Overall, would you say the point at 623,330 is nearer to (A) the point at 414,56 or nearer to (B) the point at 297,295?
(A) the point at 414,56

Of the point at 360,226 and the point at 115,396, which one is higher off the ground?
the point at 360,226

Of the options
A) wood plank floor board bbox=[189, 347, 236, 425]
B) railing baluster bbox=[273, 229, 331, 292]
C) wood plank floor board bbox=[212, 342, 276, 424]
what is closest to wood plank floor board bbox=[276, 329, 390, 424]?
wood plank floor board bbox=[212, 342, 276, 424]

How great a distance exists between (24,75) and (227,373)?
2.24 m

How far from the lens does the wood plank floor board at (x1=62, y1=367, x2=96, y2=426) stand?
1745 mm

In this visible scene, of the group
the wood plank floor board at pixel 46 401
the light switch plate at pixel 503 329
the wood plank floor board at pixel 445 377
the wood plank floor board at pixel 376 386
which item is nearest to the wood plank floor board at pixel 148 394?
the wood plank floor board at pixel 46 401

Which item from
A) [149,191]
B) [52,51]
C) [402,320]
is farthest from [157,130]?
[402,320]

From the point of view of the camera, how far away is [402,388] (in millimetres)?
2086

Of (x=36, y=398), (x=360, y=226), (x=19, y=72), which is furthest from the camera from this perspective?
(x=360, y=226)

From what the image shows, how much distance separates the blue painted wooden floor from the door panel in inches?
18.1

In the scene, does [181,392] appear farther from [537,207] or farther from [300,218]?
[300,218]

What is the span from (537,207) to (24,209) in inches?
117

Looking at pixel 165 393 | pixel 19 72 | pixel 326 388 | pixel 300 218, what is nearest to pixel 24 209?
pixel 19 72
* * *
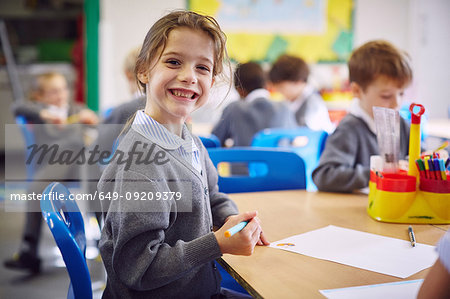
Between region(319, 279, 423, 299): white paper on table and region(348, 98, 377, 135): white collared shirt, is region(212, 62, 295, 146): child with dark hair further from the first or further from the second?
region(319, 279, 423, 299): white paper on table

Objective
Find each line in the records above that contains the word "camera" and copy those lines.

Answer to the task
From the point of view of the camera, how far away is [402,388] (in millimetres)?
Of (x=36, y=398), (x=360, y=226), (x=19, y=72), which is furthest from the camera from this perspective?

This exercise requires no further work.